In the entries below, find the line with "Image of mold" and the line with "Unione l'orso bruno"; copy them and every line between them exactly, but not the pictures.

> **INPUT MATERIAL**:
---*---
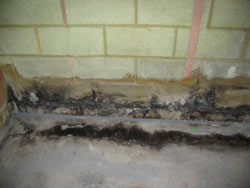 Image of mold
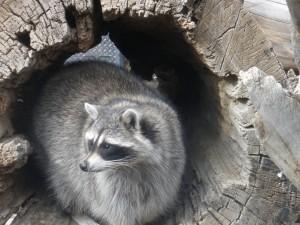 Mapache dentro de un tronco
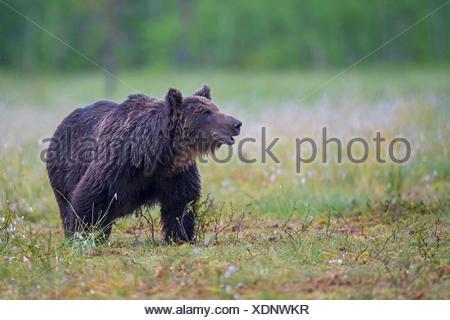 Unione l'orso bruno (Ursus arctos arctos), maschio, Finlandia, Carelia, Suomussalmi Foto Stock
---*---
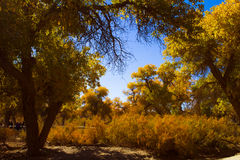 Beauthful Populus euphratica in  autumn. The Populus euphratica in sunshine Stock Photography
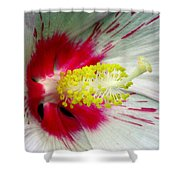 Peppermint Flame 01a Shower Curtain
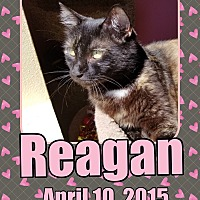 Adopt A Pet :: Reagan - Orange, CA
---*---
> **RESPONSE AREA**:
 Image of mold
 Mapache dentro de un tronco
 Unione l'orso bruno (Ursus arctos arctos), maschio, Finlandia, Carelia, Suomussalmi Foto Stock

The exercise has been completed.